Exercise:
Starting from the line containing "Scrutinizing this photograph, focal", write out the rest of the entries exactly, through the final line, including nothing else.

(Records from a data source)
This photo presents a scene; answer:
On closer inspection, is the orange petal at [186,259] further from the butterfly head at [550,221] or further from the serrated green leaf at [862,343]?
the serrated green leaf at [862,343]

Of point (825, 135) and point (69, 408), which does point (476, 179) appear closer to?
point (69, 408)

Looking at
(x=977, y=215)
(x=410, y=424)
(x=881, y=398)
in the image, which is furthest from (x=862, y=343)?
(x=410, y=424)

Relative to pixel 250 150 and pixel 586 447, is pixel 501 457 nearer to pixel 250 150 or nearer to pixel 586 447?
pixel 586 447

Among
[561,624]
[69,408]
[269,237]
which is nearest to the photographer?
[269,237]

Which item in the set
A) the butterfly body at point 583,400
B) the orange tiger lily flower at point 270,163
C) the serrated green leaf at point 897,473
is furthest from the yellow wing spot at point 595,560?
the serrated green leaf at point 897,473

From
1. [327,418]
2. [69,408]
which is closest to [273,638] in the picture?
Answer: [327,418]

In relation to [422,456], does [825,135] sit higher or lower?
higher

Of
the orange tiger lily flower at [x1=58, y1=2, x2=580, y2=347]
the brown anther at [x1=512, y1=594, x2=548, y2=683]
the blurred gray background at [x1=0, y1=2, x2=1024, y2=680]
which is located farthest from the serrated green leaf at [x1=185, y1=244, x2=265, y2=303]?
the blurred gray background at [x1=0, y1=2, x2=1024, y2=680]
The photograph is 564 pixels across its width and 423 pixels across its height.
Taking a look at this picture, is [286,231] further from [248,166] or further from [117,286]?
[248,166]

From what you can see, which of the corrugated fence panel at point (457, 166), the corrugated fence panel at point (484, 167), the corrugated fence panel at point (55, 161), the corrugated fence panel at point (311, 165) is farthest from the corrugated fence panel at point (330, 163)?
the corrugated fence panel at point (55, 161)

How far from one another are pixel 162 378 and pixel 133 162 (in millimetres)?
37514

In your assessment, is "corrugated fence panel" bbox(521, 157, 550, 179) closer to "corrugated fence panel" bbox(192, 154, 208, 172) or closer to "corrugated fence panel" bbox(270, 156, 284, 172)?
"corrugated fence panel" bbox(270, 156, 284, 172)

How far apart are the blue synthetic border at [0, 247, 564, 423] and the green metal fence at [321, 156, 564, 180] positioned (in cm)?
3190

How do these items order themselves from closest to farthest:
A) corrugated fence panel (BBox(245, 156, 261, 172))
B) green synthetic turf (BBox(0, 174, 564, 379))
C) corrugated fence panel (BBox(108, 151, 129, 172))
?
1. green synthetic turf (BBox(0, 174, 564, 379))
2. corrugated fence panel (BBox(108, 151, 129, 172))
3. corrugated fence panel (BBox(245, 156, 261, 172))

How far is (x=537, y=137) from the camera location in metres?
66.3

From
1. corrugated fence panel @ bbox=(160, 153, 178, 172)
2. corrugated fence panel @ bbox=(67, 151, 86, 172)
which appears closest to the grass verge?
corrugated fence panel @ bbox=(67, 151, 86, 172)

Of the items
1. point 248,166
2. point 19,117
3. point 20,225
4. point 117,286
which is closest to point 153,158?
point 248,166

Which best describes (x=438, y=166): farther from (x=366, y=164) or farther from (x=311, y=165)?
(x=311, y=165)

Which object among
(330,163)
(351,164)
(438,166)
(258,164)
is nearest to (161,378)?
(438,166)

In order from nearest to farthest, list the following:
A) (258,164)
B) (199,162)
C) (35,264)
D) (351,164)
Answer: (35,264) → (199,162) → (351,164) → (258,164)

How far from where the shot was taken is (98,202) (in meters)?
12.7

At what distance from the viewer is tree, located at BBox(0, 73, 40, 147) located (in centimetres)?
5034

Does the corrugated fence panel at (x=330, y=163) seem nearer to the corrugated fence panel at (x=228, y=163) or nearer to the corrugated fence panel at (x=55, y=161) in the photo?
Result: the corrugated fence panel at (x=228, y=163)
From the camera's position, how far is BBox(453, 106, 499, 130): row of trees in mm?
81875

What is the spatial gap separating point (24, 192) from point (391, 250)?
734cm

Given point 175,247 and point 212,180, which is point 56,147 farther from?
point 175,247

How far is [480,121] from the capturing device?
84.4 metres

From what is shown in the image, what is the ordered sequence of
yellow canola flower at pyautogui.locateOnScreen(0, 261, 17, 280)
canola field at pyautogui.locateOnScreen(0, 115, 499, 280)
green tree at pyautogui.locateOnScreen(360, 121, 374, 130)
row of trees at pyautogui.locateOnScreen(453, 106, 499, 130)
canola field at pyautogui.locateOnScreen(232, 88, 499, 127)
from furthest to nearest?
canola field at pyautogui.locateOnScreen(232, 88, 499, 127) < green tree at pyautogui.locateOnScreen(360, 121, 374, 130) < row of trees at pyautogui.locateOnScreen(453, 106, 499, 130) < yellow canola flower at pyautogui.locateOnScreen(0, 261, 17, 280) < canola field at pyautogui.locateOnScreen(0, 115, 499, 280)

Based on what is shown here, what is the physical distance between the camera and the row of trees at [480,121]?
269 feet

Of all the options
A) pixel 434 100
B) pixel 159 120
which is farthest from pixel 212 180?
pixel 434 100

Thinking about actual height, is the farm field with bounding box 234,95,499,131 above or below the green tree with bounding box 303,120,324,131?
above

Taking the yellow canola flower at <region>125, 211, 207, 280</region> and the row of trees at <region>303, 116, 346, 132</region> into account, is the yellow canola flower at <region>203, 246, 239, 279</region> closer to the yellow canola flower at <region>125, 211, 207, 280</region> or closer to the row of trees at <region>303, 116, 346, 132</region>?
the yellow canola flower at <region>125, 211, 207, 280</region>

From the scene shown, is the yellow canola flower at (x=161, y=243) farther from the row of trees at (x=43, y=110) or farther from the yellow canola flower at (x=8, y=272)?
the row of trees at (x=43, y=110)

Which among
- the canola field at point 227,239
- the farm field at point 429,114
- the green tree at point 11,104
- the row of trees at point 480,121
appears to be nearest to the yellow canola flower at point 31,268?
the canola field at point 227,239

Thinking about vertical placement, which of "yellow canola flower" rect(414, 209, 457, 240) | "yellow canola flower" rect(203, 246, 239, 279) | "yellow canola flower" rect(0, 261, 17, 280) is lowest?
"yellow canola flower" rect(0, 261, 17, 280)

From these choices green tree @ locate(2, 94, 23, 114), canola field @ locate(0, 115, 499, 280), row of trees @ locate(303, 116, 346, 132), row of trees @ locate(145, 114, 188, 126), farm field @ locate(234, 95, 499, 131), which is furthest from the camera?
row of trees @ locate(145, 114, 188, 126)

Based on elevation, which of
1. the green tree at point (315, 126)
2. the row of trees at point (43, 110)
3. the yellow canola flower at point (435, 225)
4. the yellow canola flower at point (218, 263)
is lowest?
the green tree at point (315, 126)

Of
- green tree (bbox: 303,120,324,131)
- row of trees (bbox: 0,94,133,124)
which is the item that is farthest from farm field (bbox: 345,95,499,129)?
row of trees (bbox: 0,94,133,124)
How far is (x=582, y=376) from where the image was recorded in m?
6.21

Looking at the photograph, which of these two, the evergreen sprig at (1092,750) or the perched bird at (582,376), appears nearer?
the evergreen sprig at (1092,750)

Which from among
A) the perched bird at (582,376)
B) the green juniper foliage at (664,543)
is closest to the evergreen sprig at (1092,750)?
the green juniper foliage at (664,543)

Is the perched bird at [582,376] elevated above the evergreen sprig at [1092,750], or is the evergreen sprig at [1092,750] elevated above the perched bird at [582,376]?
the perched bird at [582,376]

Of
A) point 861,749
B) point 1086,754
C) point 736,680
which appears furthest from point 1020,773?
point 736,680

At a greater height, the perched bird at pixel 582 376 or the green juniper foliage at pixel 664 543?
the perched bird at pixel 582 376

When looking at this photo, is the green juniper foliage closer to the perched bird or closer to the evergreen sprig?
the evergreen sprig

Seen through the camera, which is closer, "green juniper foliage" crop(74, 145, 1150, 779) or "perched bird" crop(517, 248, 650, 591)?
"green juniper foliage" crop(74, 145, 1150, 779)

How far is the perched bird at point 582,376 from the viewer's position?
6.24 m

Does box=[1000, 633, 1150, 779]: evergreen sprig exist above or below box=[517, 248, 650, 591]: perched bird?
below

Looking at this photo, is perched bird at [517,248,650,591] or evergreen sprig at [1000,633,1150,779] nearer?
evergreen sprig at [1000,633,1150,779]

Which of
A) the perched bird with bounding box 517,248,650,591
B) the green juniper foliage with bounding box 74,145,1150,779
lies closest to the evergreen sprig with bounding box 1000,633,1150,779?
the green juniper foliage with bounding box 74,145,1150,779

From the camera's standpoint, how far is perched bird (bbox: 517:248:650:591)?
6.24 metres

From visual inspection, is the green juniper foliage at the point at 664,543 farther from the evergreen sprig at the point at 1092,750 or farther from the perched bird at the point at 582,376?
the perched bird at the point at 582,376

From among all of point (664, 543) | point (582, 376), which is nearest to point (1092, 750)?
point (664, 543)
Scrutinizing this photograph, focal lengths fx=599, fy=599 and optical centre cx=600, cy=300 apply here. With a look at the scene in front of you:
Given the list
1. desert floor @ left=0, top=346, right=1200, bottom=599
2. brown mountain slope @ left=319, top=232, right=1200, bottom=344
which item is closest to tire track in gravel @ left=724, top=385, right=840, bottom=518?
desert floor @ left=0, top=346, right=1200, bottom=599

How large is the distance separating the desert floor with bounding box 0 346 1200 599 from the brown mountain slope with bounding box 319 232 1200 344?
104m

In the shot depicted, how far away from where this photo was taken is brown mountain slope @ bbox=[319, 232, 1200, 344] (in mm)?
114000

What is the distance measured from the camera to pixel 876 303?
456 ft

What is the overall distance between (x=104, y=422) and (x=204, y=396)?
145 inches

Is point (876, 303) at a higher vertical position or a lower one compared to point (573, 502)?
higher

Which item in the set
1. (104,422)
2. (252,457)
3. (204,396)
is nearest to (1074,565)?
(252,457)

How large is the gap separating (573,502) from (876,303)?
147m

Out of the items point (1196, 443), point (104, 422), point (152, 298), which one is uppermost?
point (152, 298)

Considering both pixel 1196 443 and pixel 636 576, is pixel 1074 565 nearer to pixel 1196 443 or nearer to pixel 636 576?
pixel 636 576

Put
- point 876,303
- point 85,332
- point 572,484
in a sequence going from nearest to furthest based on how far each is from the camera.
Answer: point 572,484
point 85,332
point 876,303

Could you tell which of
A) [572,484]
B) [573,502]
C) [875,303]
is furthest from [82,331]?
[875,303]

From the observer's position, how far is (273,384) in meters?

Written answer:
Scrutinizing this photograph, focal lengths fx=599, fy=599 and optical centre cx=600, cy=300 apply here. With a look at the scene in front of you:
Given the list
1. desert floor @ left=0, top=346, right=1200, bottom=599
2. brown mountain slope @ left=319, top=232, right=1200, bottom=344
which item is closest to tire track in gravel @ left=724, top=385, right=840, bottom=518?
desert floor @ left=0, top=346, right=1200, bottom=599

How large is the distance separating the desert floor with bounding box 0 346 1200 599 from the brown mountain slope with bounding box 319 232 1200 344?
104m

In the shot depicted, how far away from where this photo was taken is brown mountain slope @ bbox=[319, 232, 1200, 344] (in mm)?
114000

What is the distance measured from the camera to pixel 876 303?
456 ft

What is the overall distance between (x=104, y=422) and (x=204, y=396)?
145 inches

Is point (876, 303) at a higher vertical position or a lower one compared to point (573, 502)?
higher

Which item in the set
1. (104,422)
2. (252,457)
3. (204,396)
is nearest to (1074,565)?
(252,457)

How large is the gap separating (573,502) from (876,303)?
147m

Out of the items point (1196, 443), point (104, 422), point (152, 298), which one is uppermost?
point (152, 298)

Considering both pixel 1196 443 and pixel 636 576, is pixel 1074 565 nearer to pixel 1196 443 or nearer to pixel 636 576?
pixel 636 576

Put
- point 876,303
- point 85,332
- point 572,484
in a sequence going from nearest to furthest based on how far each is from the camera.
Answer: point 572,484
point 85,332
point 876,303

Could you tell which of
A) [572,484]
B) [573,502]
C) [875,303]
is furthest from [82,331]?
[875,303]

From the observer's position, how far is (273,384) in meters?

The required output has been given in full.